Hey, all. I'm wondering if I can get some extra eyes/brains on a
particular usage of our Python bindings.
The attached tarball contains a directory in which lives two files:
- run-test.sh - a shell script to drive the reproduction recipe
- pysvnget - a Python program that uses the bindings and a
generator-based wrapper of the FS's file content access APIs
If you explode the tarball, cd into the resulting directory, and run the
shell script, it should create a test repository and working copy within
that sandbox and start a loop. The loop will...
1. add text (a datestamp) to a single file in the working copy,
2. ensure the file is under version control,
3. commit the file, then
4. try to dump the content of the file from the repository using the
Python program.
The problem that I see when I do this is that after a few iterations of the
loop, the Python program starts to SEGFAULT.

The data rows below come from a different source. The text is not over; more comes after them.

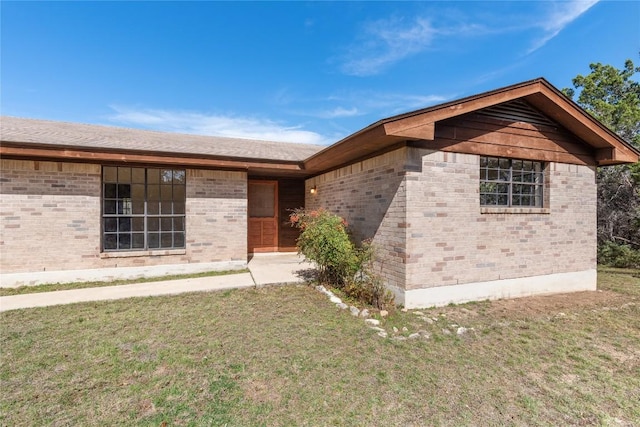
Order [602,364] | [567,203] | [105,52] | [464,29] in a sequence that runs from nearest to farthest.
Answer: [602,364]
[567,203]
[464,29]
[105,52]

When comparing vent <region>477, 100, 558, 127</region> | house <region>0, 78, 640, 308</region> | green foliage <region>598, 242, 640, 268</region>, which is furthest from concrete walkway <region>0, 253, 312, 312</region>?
green foliage <region>598, 242, 640, 268</region>

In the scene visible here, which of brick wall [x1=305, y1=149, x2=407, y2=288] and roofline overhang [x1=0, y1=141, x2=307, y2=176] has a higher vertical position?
roofline overhang [x1=0, y1=141, x2=307, y2=176]

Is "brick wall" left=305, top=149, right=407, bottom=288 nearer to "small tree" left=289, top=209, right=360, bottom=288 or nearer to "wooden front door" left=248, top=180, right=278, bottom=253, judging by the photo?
"small tree" left=289, top=209, right=360, bottom=288

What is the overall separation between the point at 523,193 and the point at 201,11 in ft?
35.9


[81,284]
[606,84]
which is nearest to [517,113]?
[81,284]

I suspect there's some misinteraction with the APR pool subsystem at work
here -- my Python program is (intentionally) taking advantage of the
bindings' pool self-management logic. If I had to guess, I'd say that the
delayed access to the FS via the generator is causing reads from memory
that once lived in pools that have since been destroyed. Unfortunately, I
don't think I ever really understood how that magic worked in the first
place.
While this is a simple scenario where "don't do that" might seem an easy
enough response, what is represented by the Python program is
much-distilled logic that is live in production in some of The Company
Formerly Known As CollabNet's products. The generator approach exists to
keep server-side memory use constant while allowing http-based reads of
arbitrarily large versioned files. Moreover, the size and nature of the
codebase is such that I'd really prefer NOT to start manually doing pool
management (though as a last resort, it's not out of the cards).
Anything stand out as obviously wrong with my code?
-- Mike
Received on 2020-09-29 15:26:48 CEST